Falsifiability and Intelligent Design1

The scientific method is grounded in the concept of falsification. Experiments are attempts to see if the scientist's hypothesis will break under certain circumstances. Basically, the scientist is trying to falsify his hypothesis, his description of how natural laws will behave given a set of conditions. This is exactly what Galileo did when he wanted to test the idea that gravity pulls on everything with the same acceleration. By dropping two cannonballs of different weight from the Leaning Tower of Pisa and demonstrating that they landed simultaneously, Galileo showed that his theory was correct. If the heavier ball were to have hit the ground first, Galileo's theory would have been falsified and therefore abandoned for some other explanation.

Because of this power to confirm or disprove theories about the way the natural world works, falsification is taken very seriously by the science community. In fact, some scientists hold that without the ability to falsify a theory, you are simply not doing science. 2 Indeed, this charge is very often leveled against those who resist the idea of Neo-Darwinian evolution3, but instead hold that life displays in its existence and construction an underlying intelligence. Wishing to dismiss any idea that a source other than a natural one could produce life, our villain will simply dismiss any claims or evidence for intelligent design with a wave of his hand. "It's not falsifiable" he charges and quickly dismisses any evidence the theory provides.4 But again, he's made a crucial mistake!
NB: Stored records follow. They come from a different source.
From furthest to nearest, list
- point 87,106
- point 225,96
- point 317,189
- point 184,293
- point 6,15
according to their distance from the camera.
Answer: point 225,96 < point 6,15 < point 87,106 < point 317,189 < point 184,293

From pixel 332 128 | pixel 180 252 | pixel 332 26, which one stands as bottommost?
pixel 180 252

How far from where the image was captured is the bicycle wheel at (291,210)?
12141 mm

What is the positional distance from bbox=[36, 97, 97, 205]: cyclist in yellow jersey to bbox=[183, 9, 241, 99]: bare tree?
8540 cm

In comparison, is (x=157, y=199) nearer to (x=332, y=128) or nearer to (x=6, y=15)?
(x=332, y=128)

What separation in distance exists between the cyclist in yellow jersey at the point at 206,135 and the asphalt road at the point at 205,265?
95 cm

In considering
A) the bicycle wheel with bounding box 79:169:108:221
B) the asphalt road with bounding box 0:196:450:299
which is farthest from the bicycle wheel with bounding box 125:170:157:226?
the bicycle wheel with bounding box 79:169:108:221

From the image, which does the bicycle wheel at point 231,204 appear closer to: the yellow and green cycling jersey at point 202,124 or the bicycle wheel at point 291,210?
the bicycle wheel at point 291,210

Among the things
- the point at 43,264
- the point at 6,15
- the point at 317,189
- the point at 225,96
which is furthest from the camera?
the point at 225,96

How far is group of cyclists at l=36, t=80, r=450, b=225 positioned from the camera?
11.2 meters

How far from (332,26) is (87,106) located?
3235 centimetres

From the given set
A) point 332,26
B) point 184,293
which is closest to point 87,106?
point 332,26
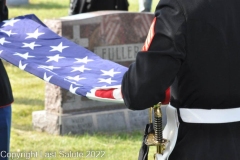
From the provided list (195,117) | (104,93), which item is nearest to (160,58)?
(195,117)

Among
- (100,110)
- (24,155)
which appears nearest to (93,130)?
(100,110)

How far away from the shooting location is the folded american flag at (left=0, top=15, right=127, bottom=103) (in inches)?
171

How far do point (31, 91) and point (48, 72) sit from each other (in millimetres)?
6222

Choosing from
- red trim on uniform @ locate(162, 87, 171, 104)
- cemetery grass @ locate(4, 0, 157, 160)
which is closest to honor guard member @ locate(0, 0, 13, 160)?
red trim on uniform @ locate(162, 87, 171, 104)

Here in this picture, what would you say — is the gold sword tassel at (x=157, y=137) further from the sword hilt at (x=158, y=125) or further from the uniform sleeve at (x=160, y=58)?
the uniform sleeve at (x=160, y=58)

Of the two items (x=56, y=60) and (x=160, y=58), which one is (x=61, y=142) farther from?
(x=160, y=58)

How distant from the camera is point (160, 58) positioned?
3.37 m

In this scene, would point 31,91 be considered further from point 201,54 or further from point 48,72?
point 201,54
In using such criteria, our evil twin has undercut his own view that evolution is science.

Intelligent design and Neo-Darwinian evolution are two sides of the same coin, the coin of origins. To choose one side means the other doesn't show itself. But both sides must exist for the coin to exist! Those who hold to scientism would tell you that you must choose your scientific theory on the development of life from a coin that has only one side—there is no other side that's a legitimate choice. If the concept of falsification excludes intelligent design from being considered science, then by extension, it must also exclude it opposite, the theory of evolution. This criterion applies to both equally, which means they are either both considered such or neither are. Scientism would have you believe in one-sided coins, but thoughtful people should never fall for such ridiculousness.

References

1. A version of this portion of the article originally was post to the blog last. year. You can access it here.
2. Karl Popper was the leading proponent of using falsification to distinguishing which theories are scientific and which are not. He believed the concept that Hume had stated where one cannot universally prove a claim, but he saw that one can easily disprove a claim if it fails only one time. Therefore, to falsify a claim is the heart of science. See http://plato.stanford.edu/entries/popper/#SciKnoHisPre for more.
3. Neo-Darwinian evolution may be defined as a belief that all life has arisen from a single source through unguided mutations coupled with natural selection. See Chapter 10 for more details on this.
4. Tammy Kitzmiller v. Dover Area School District. No. 04cv2688 United States District Court for the Middle District of Pennsylvania. December 2005. p22.